Pergunta: Na formação do Brasil moderno, o ideal de branqueamento esteve, e ainda está, fortemente ligado à noção de superioridade racial e social. Até que ponto valores como este formam o etos e a noção de "identidade brasileira"? Como se formou e qual é o papel da ideologia do branqueamento na história do racismo no Brasil?
Resposta: Prefiro não falar de um etos brasileiro, já que o uso clássico deste conceito nos remete a uma idéia de um corpo homogêneo de pessoas e idéias que, desta forma, provavelmente nunca existiu. Sobretudo hoje, podemos perceber que parcelas cada vez maiores da população brasileira, impulsionadas, inclusive, pelas atividades dos movimentos negros, não concordariam em ver no branqueamento um valor que une a população brasileira. Parece-me, portanto, mais razoável falar de uma pluralidade de discursos e de identidades, não somente no plano das coletividades, mas também no plano individual.
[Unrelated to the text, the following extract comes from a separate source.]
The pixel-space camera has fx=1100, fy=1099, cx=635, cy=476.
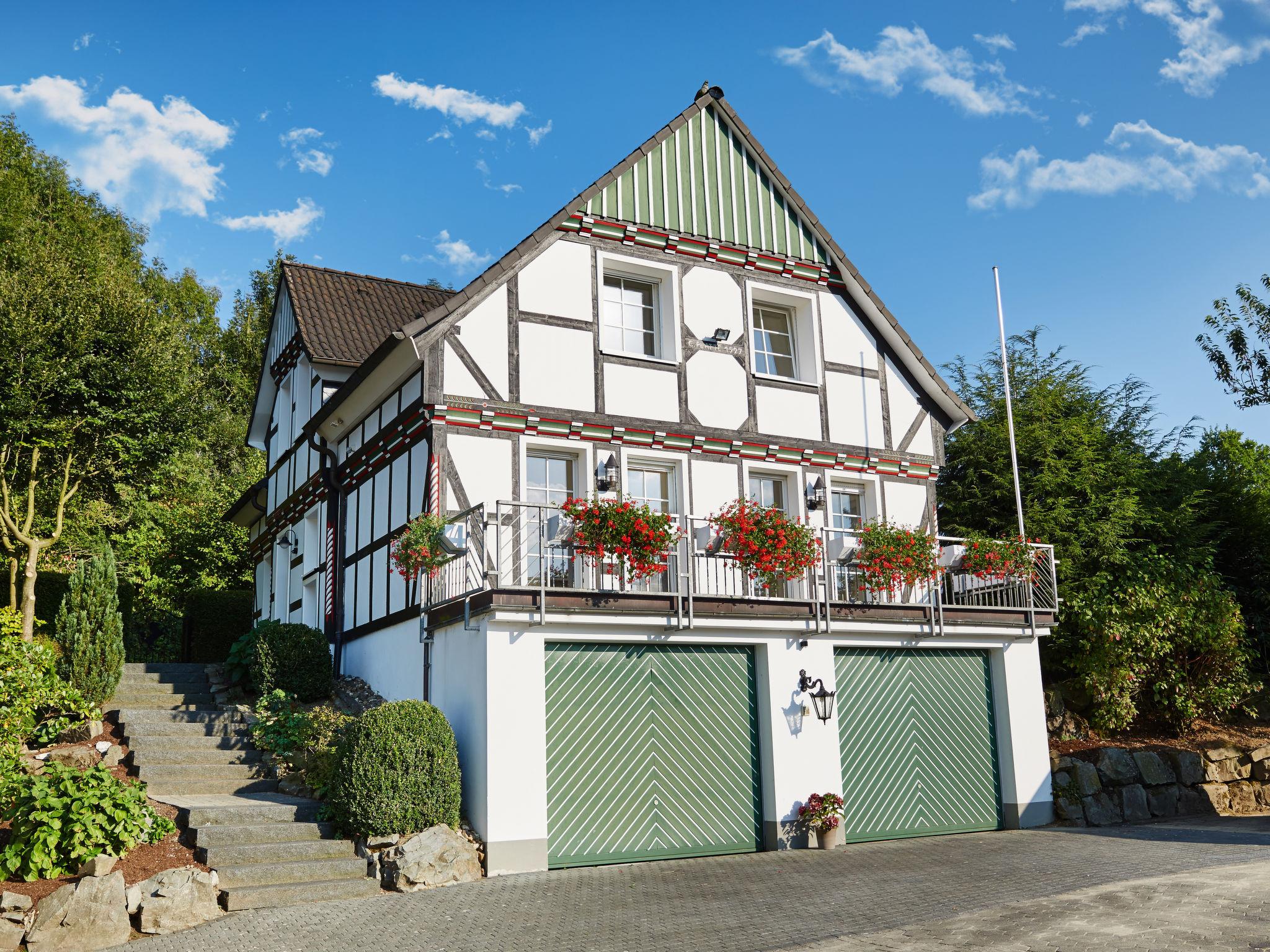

Agora, dito isto, penso, sim, que o branqueamento foi um dos ideários hegemônicos que marcou profundamente a história deste país.
Se entendermos o branqueamento numa perspectiva antropológica, ou seja, como uma construção simbólica, a idéia de transformar corpos negros em corpos brancos é apenas um aspecto de um ideário muito mais profundo e abrangente. Podemos perceber que a idéia de
transformar "negro" em "branco" já fazia parte de uma atitude moral-religiosa associada à conversão. No contexto colonial brasileiro, os jesuítas incentivariam durante muito tempo o tráfico negreiro como uma empresa de "resgate" de "almas pagãs perdidas". Estabeleceu-se no Brasil um ideário – que se tornaria hegemônico – que fundia, de um lado, "negro" com a condição de escravo, e, de outro lado, associava "branco" aos ideais morais-religiosos elevados, ao status de livre e, – sobretudo – a partir da segunda metade do século XIX, à idéia do progresso. Posteriormente, no final do século XIX, parte da elite brasileira, que estava preocupada com o progresso econômico do país, (re)adaptou este ideário à nova situação para propagar e implementar projetos imigracionistas que trariam milhares de europeus brancos ao Brasil. Este ideário seria (re)articulado uma última vez por meio de uma adaptação local de teses culturalistas (cf. a obra de Freyre) que buscava transpor, de certo modo, o discurso sobre a "mistura feliz" entre raças inferiores e raças superiores para o plano das culturas. Na análise de G. Freire, a "mestiçagem" aparece como uma espécie de "ponte" que aplaina e supera os "desajustes" raciais e culturais entre negros, brancos e índios e, dessa forma, teria viabilizado a formação da "nação/cultura brasileira". Mas, por baixo do enaltecimento da miscigenição, o autor reproduziu recorrentemente o velho ideal branqueador; o que fica claro, por exemplo, quando ele comenta com satisfação e orgulho que, no Brasil, uma mestiça clara, bem vestida e que se comporta como gente fina "pode tornar-se branca para todos os efeitos".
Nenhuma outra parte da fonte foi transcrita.